• OBJECTIVE:
Rewrite the lines from the line with "In the captured photo, how do you arrange" to the line with "palm tree ((487, 0, 612, 160)), short", putting "order" in place of "arrange" and leaving everything else unchanged.

Spatial relation data
# # #

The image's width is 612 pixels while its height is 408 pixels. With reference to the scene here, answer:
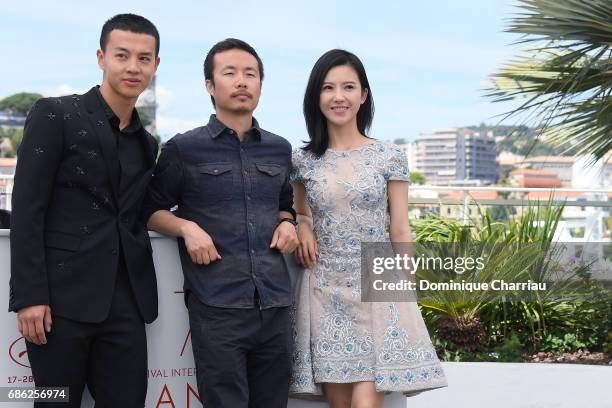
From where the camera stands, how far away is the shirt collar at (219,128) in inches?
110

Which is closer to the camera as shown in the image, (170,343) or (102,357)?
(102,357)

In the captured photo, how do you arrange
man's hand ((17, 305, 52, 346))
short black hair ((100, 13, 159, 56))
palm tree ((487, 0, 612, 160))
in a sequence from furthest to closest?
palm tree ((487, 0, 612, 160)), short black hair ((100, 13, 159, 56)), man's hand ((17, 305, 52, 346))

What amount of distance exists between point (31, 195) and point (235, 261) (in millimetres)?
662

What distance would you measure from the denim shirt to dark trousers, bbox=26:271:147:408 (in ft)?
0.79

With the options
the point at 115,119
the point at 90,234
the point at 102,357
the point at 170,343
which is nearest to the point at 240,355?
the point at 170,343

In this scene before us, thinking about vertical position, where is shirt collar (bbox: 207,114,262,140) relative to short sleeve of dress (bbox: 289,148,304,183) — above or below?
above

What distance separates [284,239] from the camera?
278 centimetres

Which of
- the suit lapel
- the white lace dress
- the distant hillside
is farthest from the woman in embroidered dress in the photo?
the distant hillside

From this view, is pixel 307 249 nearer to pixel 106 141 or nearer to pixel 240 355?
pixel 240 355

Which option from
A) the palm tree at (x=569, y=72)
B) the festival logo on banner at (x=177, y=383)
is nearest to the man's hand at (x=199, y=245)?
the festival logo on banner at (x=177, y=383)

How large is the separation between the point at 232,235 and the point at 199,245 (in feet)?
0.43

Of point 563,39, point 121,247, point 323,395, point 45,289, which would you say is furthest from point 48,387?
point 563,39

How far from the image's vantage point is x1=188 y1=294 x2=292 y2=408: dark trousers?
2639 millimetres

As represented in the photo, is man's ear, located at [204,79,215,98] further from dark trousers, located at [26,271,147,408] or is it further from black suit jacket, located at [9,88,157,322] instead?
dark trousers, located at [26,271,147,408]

# # #

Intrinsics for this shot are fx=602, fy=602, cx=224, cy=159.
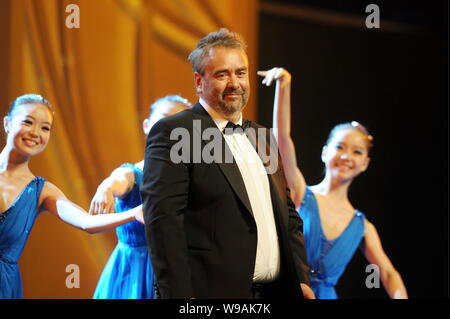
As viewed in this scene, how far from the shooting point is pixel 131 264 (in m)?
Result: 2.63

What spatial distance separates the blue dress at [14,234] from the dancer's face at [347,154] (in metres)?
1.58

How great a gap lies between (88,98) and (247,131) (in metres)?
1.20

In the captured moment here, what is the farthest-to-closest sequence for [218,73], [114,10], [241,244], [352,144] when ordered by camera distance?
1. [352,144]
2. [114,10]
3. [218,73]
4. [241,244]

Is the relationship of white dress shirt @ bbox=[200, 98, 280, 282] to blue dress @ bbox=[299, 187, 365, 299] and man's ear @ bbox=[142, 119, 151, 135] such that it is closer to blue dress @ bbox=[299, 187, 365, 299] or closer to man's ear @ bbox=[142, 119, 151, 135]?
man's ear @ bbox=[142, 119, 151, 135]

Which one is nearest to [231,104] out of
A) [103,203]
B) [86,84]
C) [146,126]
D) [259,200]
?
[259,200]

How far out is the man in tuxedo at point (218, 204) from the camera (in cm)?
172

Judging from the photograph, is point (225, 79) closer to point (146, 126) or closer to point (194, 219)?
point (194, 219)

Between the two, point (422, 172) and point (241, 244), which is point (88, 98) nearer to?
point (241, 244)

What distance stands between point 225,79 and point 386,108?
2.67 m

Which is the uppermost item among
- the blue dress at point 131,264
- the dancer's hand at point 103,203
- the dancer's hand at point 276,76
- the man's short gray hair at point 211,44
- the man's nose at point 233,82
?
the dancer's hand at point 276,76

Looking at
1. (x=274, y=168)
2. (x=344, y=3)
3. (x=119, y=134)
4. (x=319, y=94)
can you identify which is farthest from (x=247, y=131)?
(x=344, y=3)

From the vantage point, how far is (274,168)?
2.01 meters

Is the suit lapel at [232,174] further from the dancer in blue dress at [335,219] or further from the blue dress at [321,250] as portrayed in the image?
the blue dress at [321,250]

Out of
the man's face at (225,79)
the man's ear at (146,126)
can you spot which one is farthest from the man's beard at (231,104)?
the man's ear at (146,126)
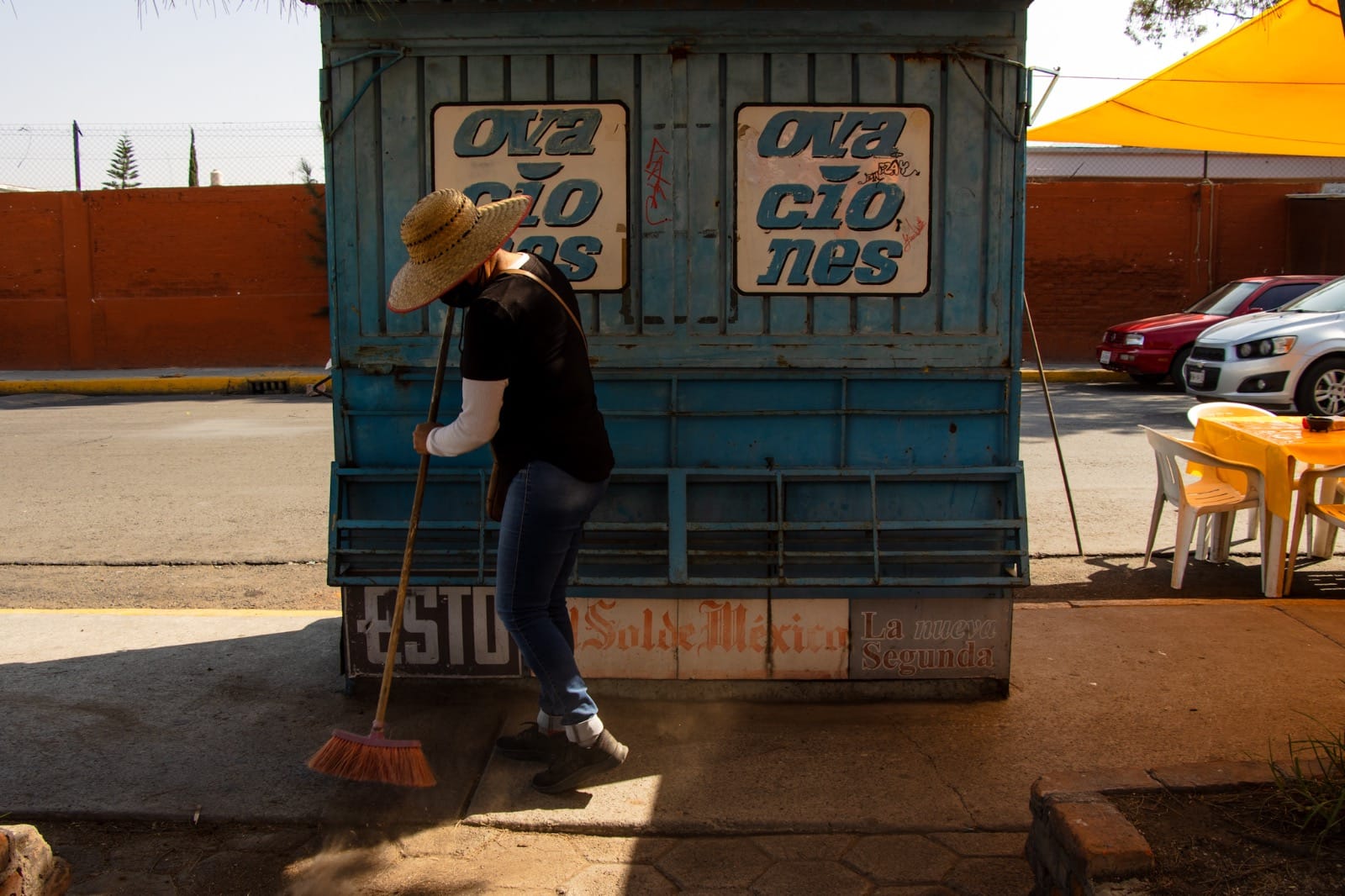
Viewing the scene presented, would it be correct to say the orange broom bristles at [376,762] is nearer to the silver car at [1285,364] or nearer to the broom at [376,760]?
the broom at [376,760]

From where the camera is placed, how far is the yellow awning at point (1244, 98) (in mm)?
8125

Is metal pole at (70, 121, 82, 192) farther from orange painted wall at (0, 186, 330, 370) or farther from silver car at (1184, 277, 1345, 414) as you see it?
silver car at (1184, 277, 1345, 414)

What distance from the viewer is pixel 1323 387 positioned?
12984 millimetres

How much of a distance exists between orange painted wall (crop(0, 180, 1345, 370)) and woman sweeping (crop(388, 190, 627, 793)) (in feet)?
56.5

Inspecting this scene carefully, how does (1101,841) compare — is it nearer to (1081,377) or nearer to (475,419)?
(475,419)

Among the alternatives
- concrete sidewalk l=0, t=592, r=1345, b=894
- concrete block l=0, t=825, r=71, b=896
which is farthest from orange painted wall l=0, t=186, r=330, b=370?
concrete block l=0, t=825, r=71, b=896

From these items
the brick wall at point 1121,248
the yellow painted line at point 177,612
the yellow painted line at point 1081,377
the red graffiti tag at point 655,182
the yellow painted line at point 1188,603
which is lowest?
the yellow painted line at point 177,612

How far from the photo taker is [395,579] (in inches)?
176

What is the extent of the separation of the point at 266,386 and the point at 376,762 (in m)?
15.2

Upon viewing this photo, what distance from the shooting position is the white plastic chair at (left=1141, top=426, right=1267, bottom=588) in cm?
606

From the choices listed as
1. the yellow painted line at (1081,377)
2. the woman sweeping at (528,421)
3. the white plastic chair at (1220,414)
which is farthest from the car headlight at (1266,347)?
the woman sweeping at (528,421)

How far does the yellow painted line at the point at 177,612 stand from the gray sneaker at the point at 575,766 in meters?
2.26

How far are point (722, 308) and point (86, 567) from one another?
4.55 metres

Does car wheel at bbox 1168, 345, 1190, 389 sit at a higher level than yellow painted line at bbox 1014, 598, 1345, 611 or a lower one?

# # #

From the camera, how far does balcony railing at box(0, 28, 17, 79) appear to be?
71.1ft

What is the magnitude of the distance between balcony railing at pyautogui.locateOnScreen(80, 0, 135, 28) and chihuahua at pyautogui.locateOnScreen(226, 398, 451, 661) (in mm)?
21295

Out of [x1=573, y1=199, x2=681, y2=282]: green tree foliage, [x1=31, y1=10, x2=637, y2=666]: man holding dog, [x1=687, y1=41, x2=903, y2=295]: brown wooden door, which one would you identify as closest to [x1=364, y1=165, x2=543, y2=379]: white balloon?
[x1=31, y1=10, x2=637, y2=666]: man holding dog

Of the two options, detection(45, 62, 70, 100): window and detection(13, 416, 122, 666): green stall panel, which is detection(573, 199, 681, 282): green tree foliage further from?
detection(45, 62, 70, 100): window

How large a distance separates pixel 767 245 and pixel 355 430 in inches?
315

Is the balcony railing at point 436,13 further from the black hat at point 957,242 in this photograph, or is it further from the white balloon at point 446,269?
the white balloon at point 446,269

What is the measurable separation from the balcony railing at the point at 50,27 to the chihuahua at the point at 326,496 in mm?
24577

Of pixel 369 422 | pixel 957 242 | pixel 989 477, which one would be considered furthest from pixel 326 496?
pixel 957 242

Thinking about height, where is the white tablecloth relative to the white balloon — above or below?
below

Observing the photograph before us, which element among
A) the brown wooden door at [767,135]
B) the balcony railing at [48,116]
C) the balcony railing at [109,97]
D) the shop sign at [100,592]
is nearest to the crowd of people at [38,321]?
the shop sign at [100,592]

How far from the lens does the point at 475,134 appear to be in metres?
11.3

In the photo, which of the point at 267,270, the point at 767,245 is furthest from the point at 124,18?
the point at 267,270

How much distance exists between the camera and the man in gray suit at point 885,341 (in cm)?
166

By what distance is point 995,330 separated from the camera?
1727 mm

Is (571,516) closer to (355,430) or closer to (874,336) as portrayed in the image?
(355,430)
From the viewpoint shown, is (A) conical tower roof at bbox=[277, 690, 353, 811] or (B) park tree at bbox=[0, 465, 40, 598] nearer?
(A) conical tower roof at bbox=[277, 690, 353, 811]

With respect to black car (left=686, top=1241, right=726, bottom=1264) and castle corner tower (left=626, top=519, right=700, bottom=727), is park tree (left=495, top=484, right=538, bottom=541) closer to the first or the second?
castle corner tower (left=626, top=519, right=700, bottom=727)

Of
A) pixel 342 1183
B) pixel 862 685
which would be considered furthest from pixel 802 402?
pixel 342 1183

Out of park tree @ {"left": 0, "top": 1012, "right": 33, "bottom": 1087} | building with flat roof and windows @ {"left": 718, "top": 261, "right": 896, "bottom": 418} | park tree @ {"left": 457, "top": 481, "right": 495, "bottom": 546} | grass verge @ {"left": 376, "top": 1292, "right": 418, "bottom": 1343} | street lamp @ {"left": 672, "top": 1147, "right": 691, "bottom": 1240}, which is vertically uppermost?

# # #

• RESULT OF THIS EXERCISE:
In the captured photo, how do you order
man's hand ((17, 305, 52, 346))
short black hair ((100, 13, 159, 56))
palm tree ((487, 0, 612, 160))
in a sequence from furthest to closest?
palm tree ((487, 0, 612, 160)), short black hair ((100, 13, 159, 56)), man's hand ((17, 305, 52, 346))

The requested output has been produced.